Task 1:
Reproduce in full, without any alteration, the text on the Fourth Commandment and the question of who one's neighbor is.

Source:
■ ■ ■ ■ ■ ■ ■

The Fourth Commandment: “Honor your father and your mother, that your days may be long in the land which the Lord your God gives you.”

That’s not just a call to filial piety; it’s a call to patriotism as well.

One might argue that the regulation of our lives begins in God’s love for each of us, except there is nothing in the Ten Commandments about honor due to oneself. God knows most of us need no instruction in that, which is why the Commandments direct us out of ourselves: to family and the “land,” the ground we stand upon but also the people standing with us in neighborhoods, towns, cities, states, nations, and the world.

This comes across clearly in Luke 10:25-37. A lawyer has asked Jesus how he might inherit eternal life. Knowing this fellow’s profession, the Lord answers with His own questions: “What is written in the law? What do you read there?”

How elated the lawyer must have been! The Galilean preacher has fallen into my trap! The lawyer slyly quotes Christ’s own answer (see Mark 12:28-34), which he may well have heard Jesus say at another time in another place or heard it reported by someone else. The shyster recites the Shema Yisrael (Deuteronomy 6:4-5), the Commandment to love God totally, adding, as Jesus earlier had, the phrase from Leviticus (19:18) about loving one’s neighbor.

Jesus praises him. But then the lawyer – “to justify himself,” Luke says – asks (half grinning, perhaps):

“And who is my neighbor?”

■ ■ ■ ■ ■ ■ ■

Listed records:
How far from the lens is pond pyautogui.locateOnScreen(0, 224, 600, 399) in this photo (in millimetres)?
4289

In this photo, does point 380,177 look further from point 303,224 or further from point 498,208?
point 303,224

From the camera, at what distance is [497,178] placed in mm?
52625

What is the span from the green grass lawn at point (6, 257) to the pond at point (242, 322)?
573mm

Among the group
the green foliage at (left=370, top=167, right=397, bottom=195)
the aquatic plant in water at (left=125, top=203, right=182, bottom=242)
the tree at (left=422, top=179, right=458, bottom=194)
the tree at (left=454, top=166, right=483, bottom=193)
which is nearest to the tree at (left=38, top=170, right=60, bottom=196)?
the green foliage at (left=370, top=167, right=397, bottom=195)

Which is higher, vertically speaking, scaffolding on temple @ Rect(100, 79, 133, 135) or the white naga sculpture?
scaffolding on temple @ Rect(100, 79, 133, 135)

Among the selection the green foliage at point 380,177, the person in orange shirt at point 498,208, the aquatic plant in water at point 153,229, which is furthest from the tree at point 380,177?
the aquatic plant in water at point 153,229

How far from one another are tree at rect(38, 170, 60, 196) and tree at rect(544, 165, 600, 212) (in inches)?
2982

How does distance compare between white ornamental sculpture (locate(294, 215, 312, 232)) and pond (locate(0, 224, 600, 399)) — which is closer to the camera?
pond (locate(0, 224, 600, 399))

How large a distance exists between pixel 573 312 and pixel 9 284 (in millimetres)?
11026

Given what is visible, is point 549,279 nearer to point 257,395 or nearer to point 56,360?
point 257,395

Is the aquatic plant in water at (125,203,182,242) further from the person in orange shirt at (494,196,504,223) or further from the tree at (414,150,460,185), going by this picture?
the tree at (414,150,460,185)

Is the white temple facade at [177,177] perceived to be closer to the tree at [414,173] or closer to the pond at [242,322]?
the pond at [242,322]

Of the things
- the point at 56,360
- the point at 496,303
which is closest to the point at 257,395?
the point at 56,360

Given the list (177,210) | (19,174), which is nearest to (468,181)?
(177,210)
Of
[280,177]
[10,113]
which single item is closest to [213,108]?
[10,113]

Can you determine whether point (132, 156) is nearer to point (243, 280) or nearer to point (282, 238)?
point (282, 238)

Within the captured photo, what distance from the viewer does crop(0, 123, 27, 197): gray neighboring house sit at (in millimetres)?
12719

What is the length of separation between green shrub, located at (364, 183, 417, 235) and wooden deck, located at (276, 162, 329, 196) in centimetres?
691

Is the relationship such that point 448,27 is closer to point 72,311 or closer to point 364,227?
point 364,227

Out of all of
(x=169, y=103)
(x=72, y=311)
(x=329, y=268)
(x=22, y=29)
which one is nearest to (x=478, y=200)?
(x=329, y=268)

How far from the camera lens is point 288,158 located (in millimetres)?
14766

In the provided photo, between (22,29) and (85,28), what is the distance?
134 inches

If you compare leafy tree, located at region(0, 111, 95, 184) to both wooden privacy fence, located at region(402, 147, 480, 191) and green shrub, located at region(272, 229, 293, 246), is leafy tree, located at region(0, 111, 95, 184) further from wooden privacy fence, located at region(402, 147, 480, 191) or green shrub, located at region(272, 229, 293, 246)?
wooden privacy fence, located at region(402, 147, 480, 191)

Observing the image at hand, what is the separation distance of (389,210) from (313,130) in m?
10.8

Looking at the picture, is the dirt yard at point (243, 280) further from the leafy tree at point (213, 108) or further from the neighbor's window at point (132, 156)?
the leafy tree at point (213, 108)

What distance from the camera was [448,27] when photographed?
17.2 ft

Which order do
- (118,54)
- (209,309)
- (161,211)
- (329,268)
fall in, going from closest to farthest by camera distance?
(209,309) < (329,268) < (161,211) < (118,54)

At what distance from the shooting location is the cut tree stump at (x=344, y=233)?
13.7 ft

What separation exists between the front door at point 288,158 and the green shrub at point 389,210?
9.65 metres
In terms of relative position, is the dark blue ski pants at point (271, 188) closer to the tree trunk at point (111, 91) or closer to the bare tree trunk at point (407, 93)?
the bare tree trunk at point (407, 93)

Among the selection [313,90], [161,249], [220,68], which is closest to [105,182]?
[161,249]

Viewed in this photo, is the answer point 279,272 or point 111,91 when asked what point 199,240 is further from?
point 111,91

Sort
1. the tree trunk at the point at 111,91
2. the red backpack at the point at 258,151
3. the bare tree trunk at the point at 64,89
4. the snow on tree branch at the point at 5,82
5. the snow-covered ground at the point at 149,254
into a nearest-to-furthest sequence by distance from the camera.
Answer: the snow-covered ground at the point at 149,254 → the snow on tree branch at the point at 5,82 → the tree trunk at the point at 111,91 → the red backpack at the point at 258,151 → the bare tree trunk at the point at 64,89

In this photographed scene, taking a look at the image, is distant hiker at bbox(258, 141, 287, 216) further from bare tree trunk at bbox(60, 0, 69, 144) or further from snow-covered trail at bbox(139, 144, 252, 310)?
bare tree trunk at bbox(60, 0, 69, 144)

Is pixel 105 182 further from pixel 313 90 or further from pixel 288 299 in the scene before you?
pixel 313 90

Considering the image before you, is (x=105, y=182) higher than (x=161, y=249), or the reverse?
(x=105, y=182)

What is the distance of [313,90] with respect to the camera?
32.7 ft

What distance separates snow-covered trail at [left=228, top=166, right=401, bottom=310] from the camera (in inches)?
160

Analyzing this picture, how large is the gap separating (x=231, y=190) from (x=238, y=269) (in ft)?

■ ■ ■ ■ ■ ■ ■

Task 2:
Among the rows, begin at the line that has "In this photographed" and continue through the final row. Write those lines out again with "snow-covered trail" substituted by "snowy footpath", keeping everything else identical.

Task output 1:
The Fourth Commandment: “Honor your father and your mother, that your days may be long in the land which the Lord your God gives you.”

That’s not just a call to filial piety; it’s a call to patriotism as well.

One might argue that the regulation of our lives begins in God’s love for each of us, except there is nothing in the Ten Commandments about honor due to oneself. God knows most of us need no instruction in that, which is why the Commandments direct us out of ourselves: to family and the “land,” the ground we stand upon but also the people standing with us in neighborhoods, towns, cities, states, nations, and the world.

This comes across clearly in Luke 10:25-37. A lawyer has asked Jesus how he might inherit eternal life. Knowing this fellow’s profession, the Lord answers with His own questions: “What is written in the law? What do you read there?”

How elated the lawyer must have been! The Galilean preacher has fallen into my trap! The lawyer slyly quotes Christ’s own answer (see Mark 12:28-34), which he may well have heard Jesus say at another time in another place or heard it reported by someone else. The shyster recites the Shema Yisrael (Deuteronomy 6:4-5), the Commandment to love God totally, adding, as Jesus earlier had, the phrase from Leviticus (19:18) about loving one’s neighbor.

Jesus praises him. But then the lawyer – “to justify himself,” Luke says – asks (half grinning, perhaps):

“And who is my neighbor?”

Task output 2:
In this photographed scene, taking a look at the image, is distant hiker at bbox(258, 141, 287, 216) further from bare tree trunk at bbox(60, 0, 69, 144) or further from snowy footpath at bbox(139, 144, 252, 310)?
bare tree trunk at bbox(60, 0, 69, 144)

Is pixel 105 182 further from pixel 313 90 or further from pixel 288 299 in the scene before you?
pixel 313 90

Considering the image before you, is (x=105, y=182) higher than (x=161, y=249), or the reverse?
(x=105, y=182)

What is the distance of [313,90] with respect to the camera?
32.7 ft

What distance separates snowy footpath at [left=228, top=166, right=401, bottom=310] from the camera (in inches)?
160

Analyzing this picture, how large is the gap separating (x=231, y=190) from (x=238, y=269) (in ft)?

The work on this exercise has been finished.